JUVENTUS-CROTONE 3-0
RETI: Mandzukic 12′ pt, Dybala 39′ pt, Alex Sandro 38′ st
JUVENTUS
Buffon; Dani Alves, Bonucci, Benatia, Alex Sandro; Pjanic (39′ st Rincon), Marchisio (29′ st Lemina); Cuadrado (25′ st Barzagli), Dybala, Mandzukic; Higuain
A disposizione: Neto, Audero, Lichtsteiner, Chiellini, Asamoah, Mattiello, Sturaro, Khedira, Kean
Allenatore: Allegri
CROTONE
Cordaz; Rosi (34′ pt Sampirisi), Ceccherini, Ferrari, Martella; Rohden (33′ st Acosty), Crisetig, Barberis, Nalini; Falcinelli, Tonev (12′ st Simy)

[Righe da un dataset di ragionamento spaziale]
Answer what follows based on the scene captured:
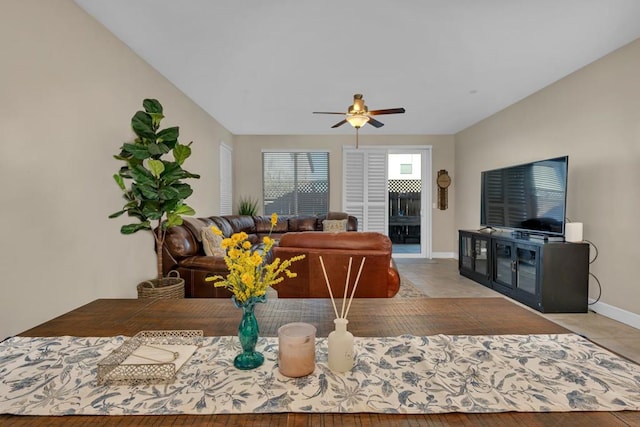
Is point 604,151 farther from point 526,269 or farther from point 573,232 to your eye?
point 526,269

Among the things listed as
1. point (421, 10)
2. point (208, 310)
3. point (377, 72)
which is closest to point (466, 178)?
point (377, 72)

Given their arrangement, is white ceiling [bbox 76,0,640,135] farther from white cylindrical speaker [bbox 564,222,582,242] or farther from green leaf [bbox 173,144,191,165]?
white cylindrical speaker [bbox 564,222,582,242]

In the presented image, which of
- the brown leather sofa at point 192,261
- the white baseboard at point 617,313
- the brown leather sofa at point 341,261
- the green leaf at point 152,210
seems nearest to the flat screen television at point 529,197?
the white baseboard at point 617,313

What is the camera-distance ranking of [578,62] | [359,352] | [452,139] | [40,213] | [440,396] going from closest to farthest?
[440,396]
[359,352]
[40,213]
[578,62]
[452,139]

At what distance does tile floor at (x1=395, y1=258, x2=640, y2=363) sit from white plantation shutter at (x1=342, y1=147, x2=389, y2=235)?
42.6 inches

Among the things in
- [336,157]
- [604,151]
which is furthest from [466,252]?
[336,157]

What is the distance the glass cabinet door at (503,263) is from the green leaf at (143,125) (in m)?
4.16

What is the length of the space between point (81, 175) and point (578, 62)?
4.85 m

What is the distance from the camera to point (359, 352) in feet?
3.12

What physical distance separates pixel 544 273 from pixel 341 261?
243 cm

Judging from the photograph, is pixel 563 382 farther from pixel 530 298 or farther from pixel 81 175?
pixel 530 298

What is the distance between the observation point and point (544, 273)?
328cm

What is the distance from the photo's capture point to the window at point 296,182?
6.71 meters

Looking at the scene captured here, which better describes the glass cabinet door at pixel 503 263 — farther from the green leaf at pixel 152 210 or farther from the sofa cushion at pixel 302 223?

> [Compiti scritti]
A: Elenca tutti i giocatori che il tabellino indica come autori delle reti.
B: Riporta, per favore, il tabellino dalle parole "JUVENTUS-CROTONE 3-0" fino a "(12′ st Simy)" incluso.
I record non servono per svolgere i compiti.

> [Risposte ai compiti]
A: Mandzukic, Dybala, Alex Sandro

B:
JUVENTUS-CROTONE 3-0
RETI: Mandzukic 12′ pt, Dybala 39′ pt, Alex Sandro 38′ st
JUVENTUS
Buffon; Dani Alves, Bonucci, Benatia, Alex Sandro; Pjanic (39′ st Rincon), Marchisio (29′ st Lemina); Cuadrado (25′ st Barzagli), Dybala, Mandzukic; Higuain
A disposizione: Neto, Audero, Lichtsteiner, Chiellini, Asamoah, Mattiello, Sturaro, Khedira, Kean
Allenatore: Allegri
CROTONE
Cordaz; Rosi (34′ pt Sampirisi), Ceccherini, Ferrari, Martella; Rohden (33′ st Acosty), Crisetig, Barberis, Nalini; Falcinelli, Tonev (12′ st Simy)